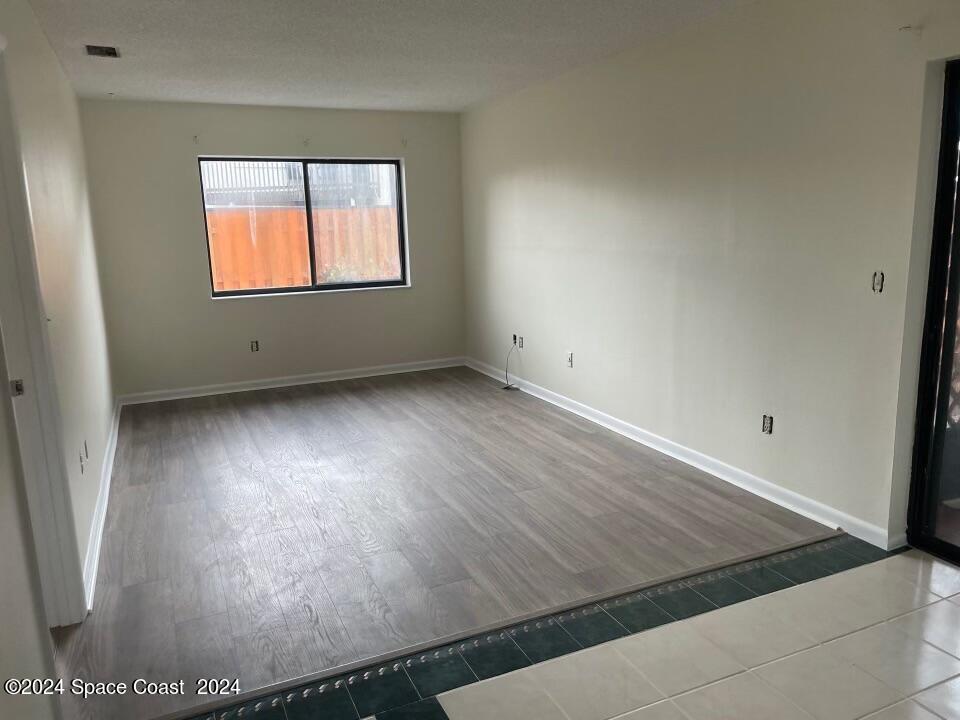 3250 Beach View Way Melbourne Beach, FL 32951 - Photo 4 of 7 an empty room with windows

==

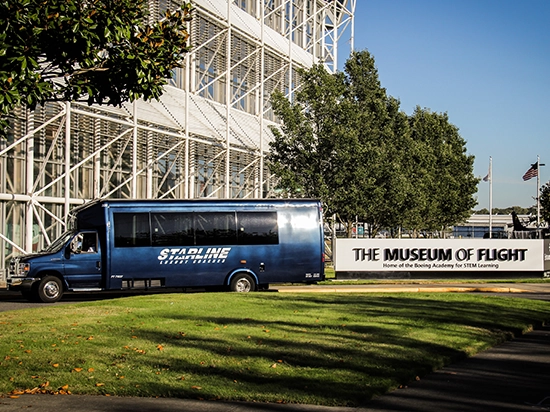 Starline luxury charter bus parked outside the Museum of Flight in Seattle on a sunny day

...

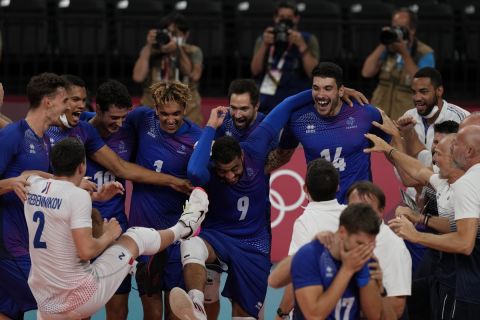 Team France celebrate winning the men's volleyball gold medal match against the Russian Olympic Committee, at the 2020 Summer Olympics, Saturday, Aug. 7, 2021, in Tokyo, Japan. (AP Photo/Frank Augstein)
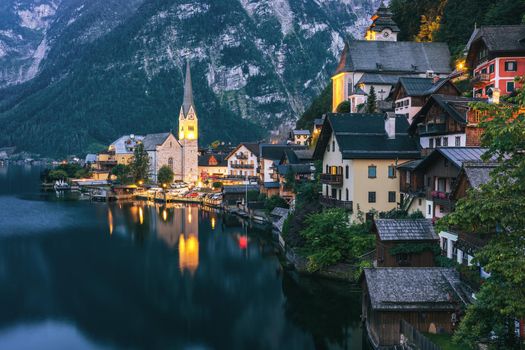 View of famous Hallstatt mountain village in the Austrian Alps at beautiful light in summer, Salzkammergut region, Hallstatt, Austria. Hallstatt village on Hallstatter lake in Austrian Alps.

Work to be completed :: Above is the material; set down exactly its lines from the one containing "Team France celebrate" down to the one containing "View of famous", both included, leaving out any pictures.

Result for this task ::
 Team France celebrate winning the men's volleyball gold medal match against the Russian Olympic Committee, at the 2020 Summer Olympics, Saturday, Aug. 7, 2021, in Tokyo, Japan. (AP Photo/Frank Augstein)
 View of famous Hallstatt mountain village in the Austrian Alps at beautiful light in summer, Salzkammergut region, Hallstatt, Austria. Hallstatt village on Hallstatter lake in Austrian Alps.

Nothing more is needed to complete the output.